#### Exercise description
Pick every line from the data that holds the word "common".

#### Records for the task
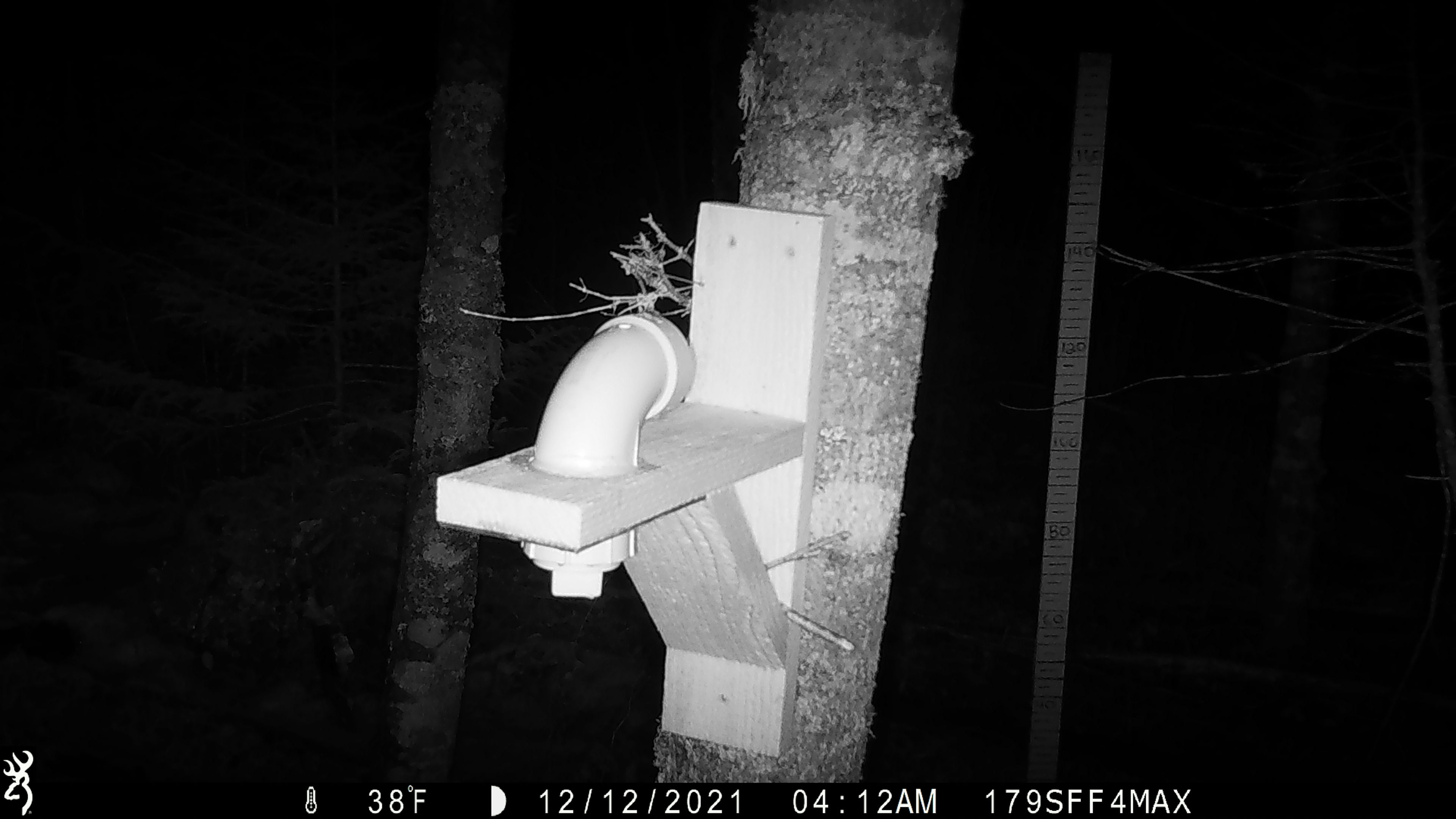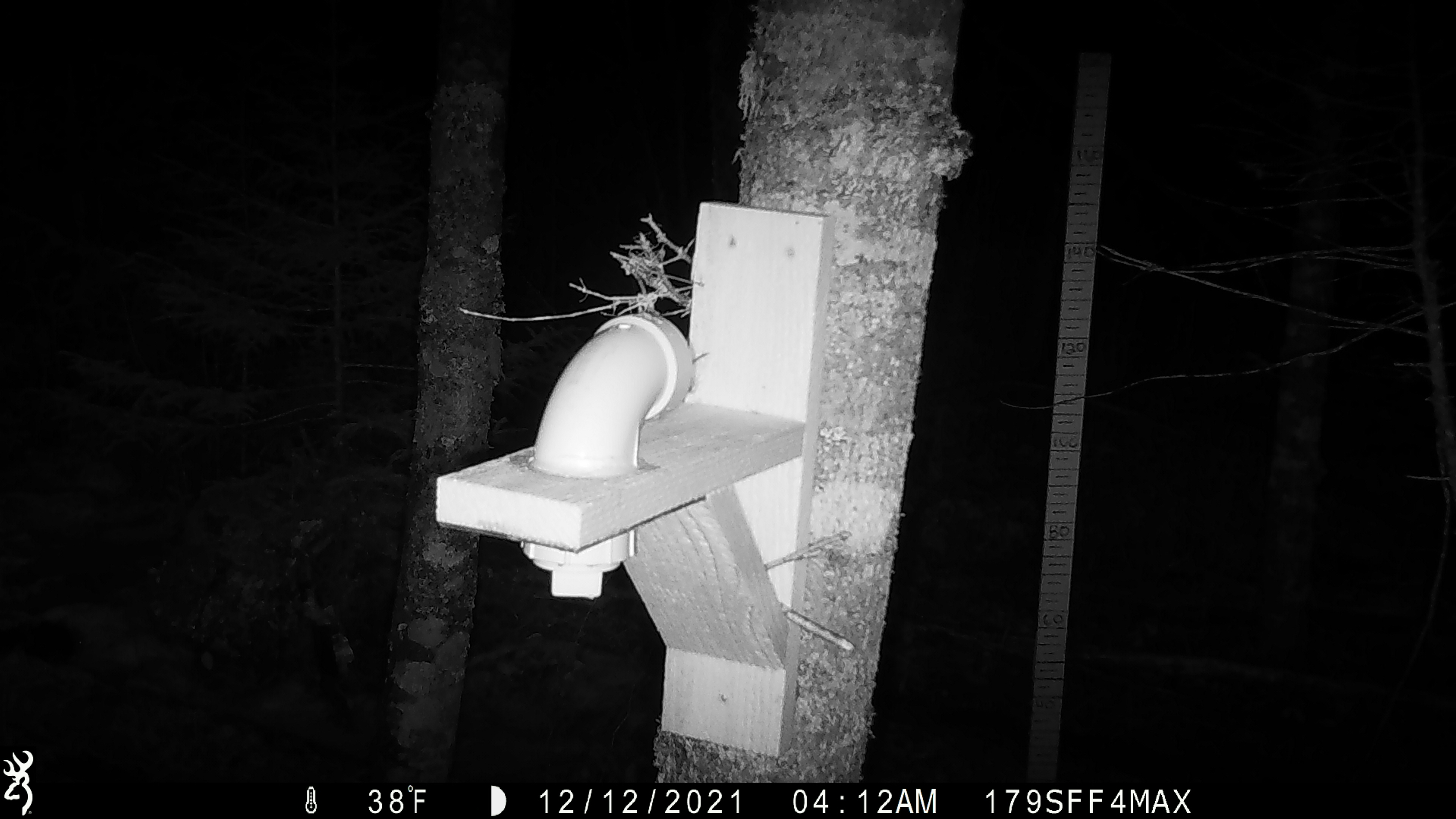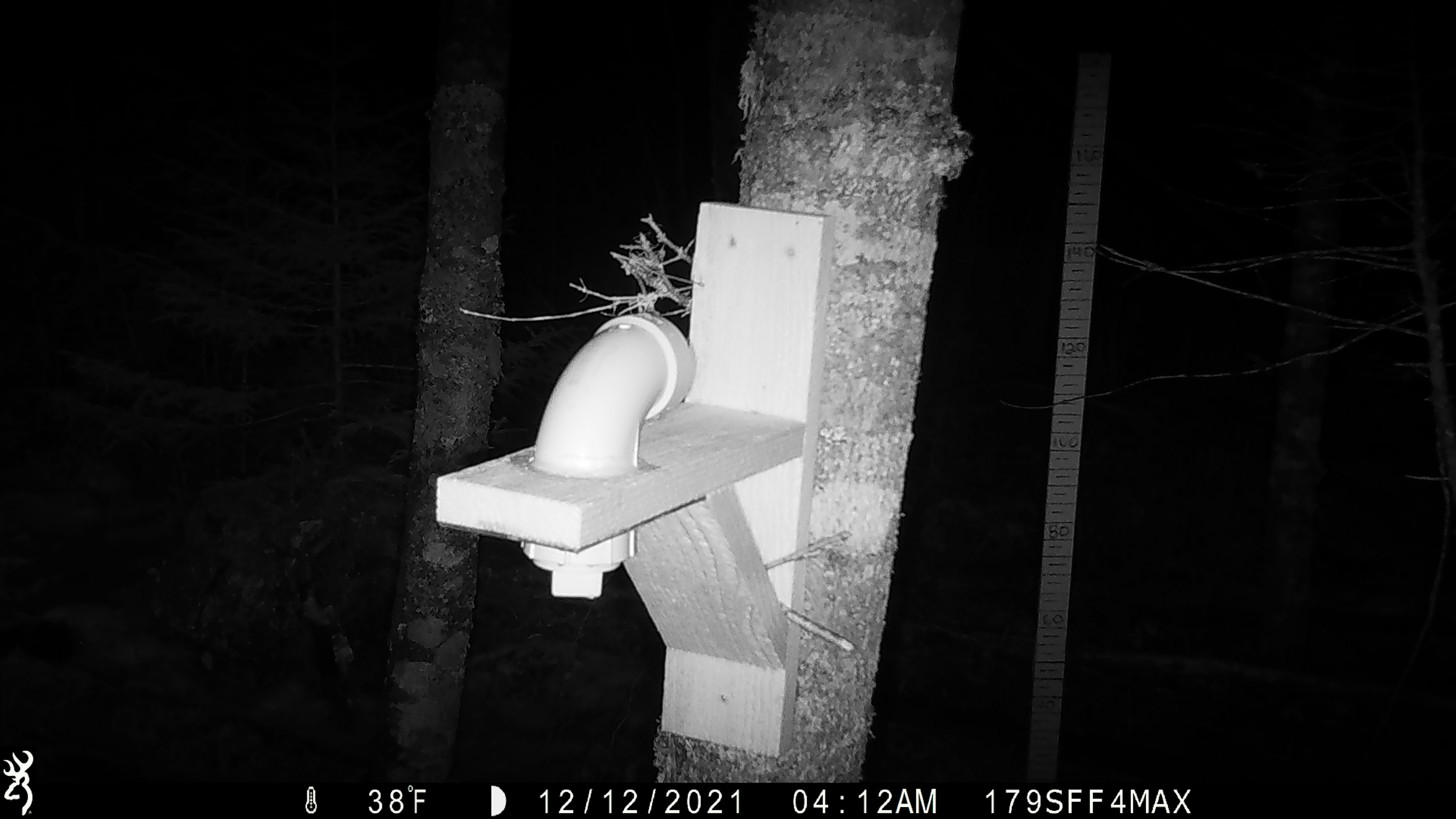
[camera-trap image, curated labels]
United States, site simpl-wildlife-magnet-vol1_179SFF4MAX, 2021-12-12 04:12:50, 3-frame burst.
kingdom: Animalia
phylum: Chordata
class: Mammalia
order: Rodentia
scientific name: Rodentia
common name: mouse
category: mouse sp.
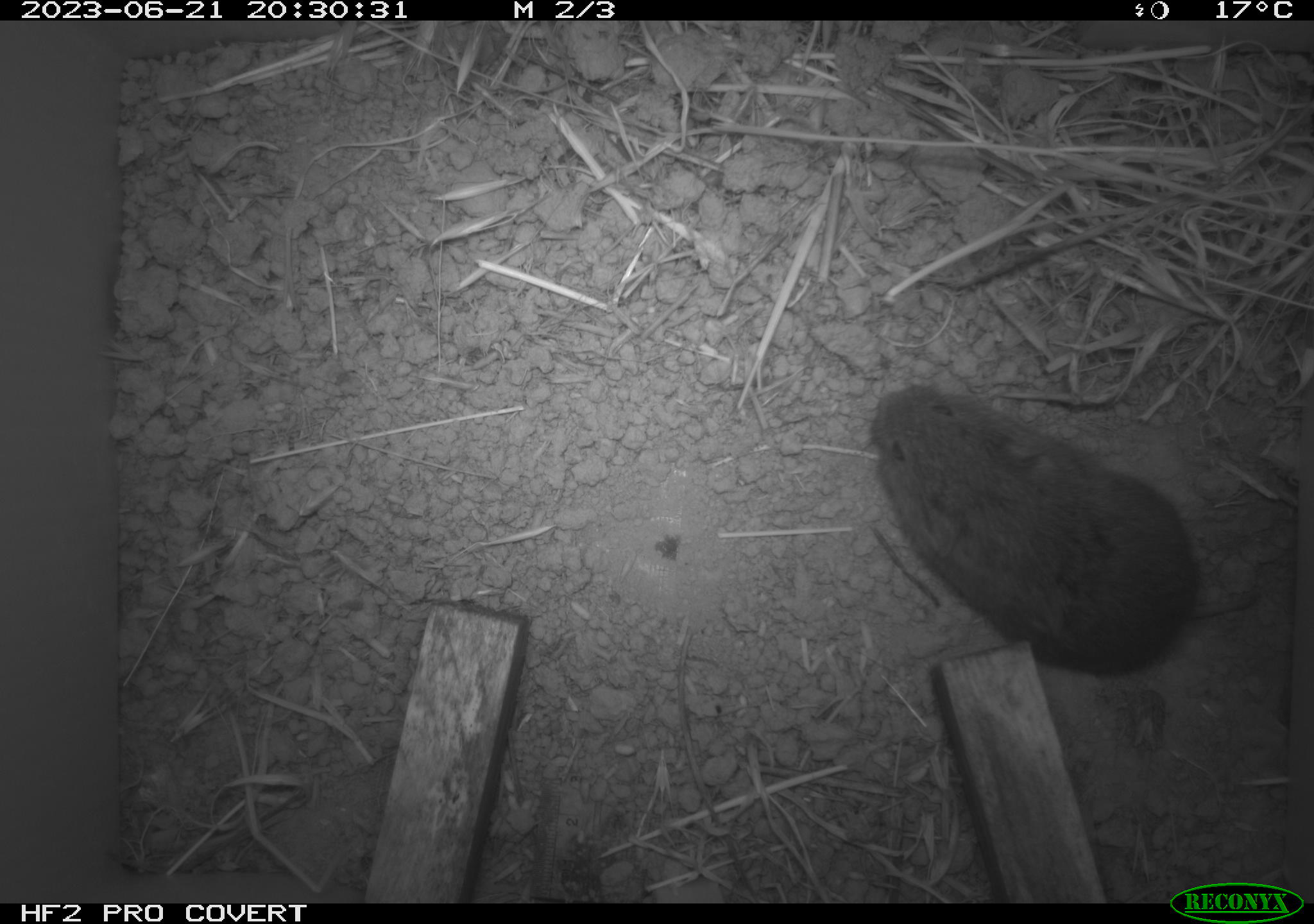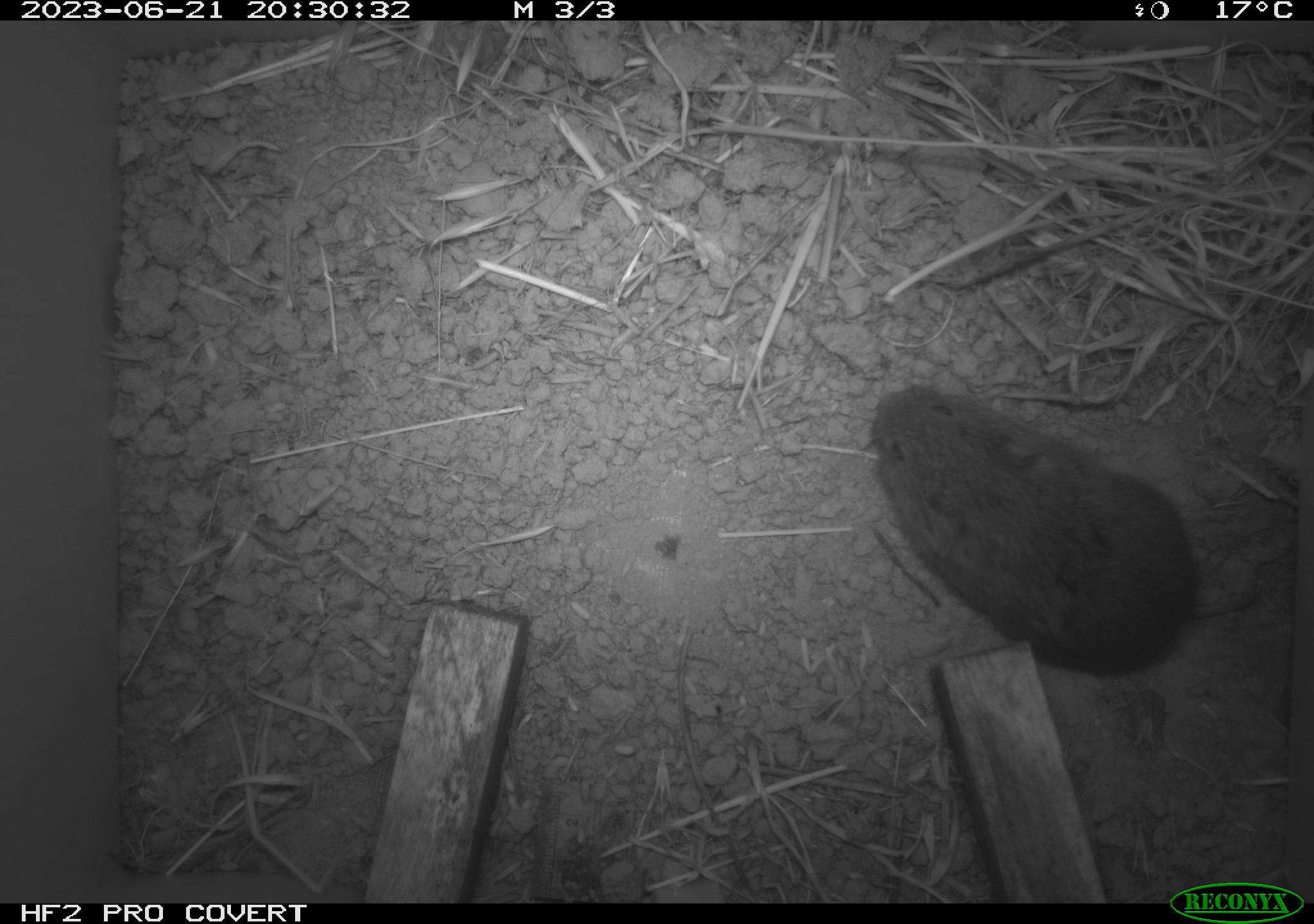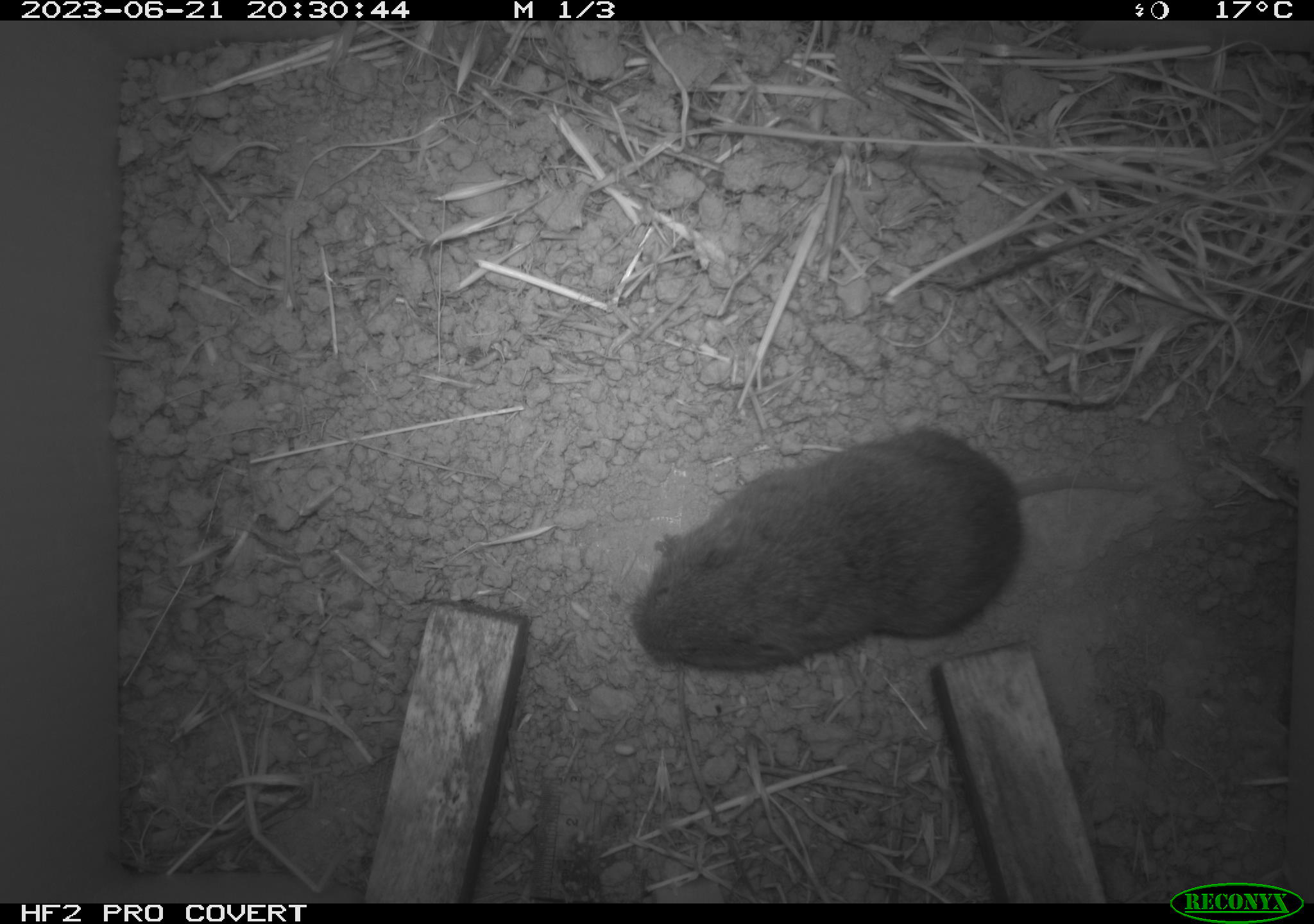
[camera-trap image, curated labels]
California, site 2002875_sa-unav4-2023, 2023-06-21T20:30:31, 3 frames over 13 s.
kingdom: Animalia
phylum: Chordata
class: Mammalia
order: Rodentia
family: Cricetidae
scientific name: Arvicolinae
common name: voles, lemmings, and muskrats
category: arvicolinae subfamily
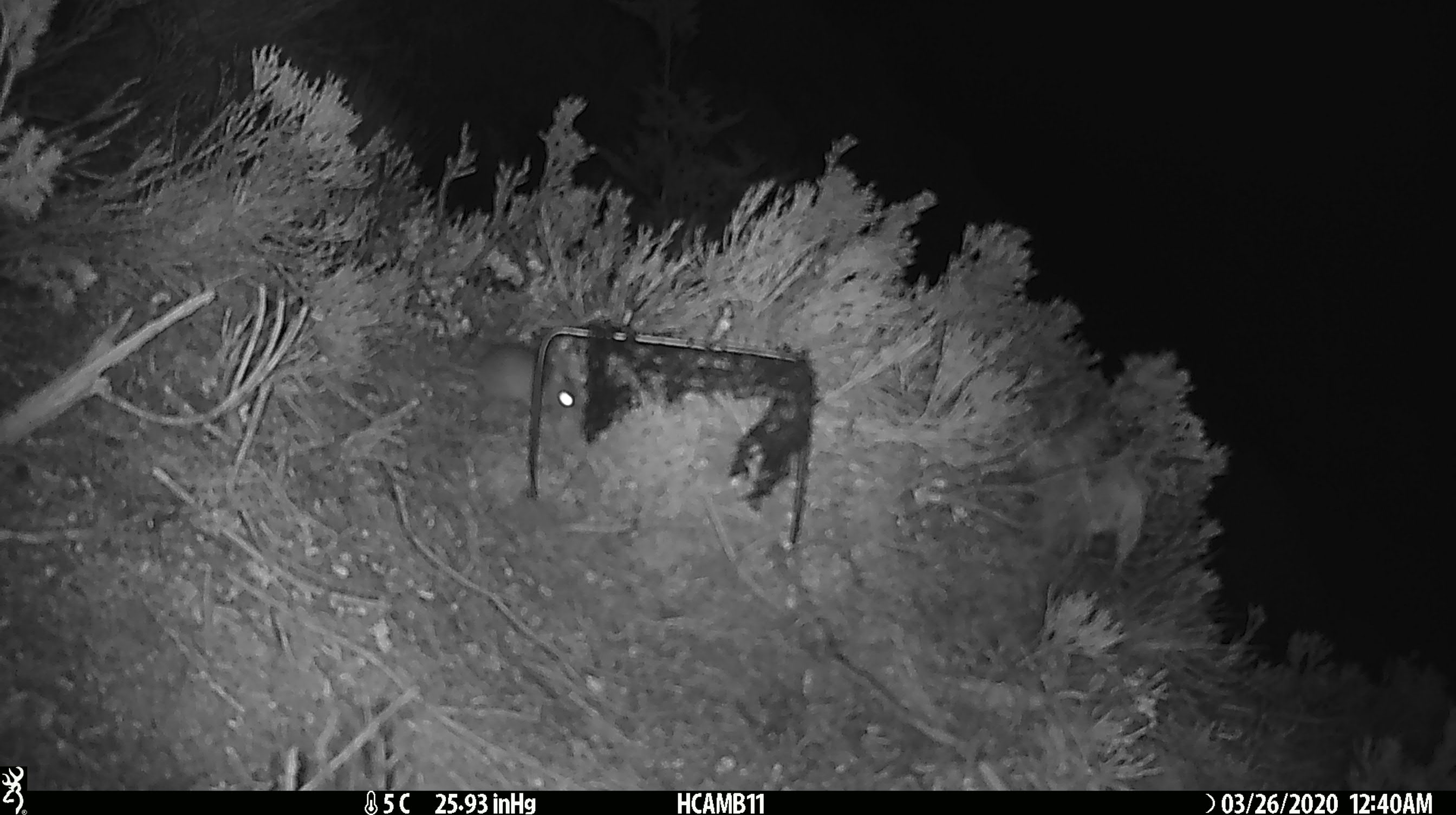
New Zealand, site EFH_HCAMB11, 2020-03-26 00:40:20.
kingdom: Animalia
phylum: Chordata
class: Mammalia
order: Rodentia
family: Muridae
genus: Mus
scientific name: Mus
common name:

#### Solution to this task
common name: mouse
common name: voles, lemmings, and muskrats
common name:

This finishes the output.